-- Opening Marker --

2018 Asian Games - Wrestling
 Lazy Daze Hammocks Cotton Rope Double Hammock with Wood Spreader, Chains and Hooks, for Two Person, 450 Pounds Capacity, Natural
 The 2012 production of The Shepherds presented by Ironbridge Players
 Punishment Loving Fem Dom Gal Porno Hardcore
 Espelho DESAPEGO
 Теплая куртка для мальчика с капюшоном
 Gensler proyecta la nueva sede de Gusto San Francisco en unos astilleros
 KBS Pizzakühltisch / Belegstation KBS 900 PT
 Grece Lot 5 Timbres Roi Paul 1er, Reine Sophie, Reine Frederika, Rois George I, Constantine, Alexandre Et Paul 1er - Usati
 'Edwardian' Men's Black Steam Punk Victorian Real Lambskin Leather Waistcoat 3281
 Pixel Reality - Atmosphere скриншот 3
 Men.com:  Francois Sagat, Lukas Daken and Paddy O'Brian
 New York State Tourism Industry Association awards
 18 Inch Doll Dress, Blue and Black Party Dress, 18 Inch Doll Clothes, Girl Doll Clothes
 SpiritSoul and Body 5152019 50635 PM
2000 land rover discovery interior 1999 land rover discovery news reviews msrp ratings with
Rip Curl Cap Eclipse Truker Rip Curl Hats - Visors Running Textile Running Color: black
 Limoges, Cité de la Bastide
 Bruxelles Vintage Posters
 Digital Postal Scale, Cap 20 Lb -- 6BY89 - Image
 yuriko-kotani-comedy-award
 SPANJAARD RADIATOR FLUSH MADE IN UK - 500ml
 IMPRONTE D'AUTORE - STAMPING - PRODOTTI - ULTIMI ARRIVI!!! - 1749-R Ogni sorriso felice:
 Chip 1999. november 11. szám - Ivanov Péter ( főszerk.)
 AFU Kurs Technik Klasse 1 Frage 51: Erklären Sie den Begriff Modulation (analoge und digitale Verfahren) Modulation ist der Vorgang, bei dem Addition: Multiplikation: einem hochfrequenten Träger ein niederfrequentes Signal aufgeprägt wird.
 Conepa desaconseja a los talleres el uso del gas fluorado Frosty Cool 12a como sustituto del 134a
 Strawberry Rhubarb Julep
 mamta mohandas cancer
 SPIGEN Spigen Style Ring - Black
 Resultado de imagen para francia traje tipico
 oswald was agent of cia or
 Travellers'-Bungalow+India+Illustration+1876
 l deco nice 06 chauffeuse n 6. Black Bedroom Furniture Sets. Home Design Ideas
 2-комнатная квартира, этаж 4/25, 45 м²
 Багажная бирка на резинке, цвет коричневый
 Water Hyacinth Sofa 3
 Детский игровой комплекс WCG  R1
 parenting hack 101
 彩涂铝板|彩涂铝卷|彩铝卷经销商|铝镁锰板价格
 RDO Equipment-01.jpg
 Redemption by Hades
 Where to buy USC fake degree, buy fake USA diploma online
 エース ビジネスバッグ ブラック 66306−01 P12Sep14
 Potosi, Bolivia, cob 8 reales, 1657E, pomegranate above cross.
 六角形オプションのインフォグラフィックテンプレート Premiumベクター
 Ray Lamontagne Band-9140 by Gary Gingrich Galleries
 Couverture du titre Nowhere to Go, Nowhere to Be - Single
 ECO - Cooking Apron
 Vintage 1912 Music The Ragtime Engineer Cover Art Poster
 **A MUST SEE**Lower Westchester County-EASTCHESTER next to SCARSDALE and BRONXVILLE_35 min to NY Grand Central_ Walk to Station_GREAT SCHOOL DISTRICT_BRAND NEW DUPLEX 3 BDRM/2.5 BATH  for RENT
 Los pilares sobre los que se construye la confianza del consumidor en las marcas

-- Closing Marker --

| TASK ITEM |
Extract each line from the entries above that contains the string "with".

| EXERCISE ANSWER |
 Lazy Daze Hammocks Cotton Rope Double Hammock with Wood Spreader, Chains and Hooks, for Two Person, 450 Pounds Capacity, Natural
2000 land rover discovery interior 1999 land rover discovery news reviews msrp ratings with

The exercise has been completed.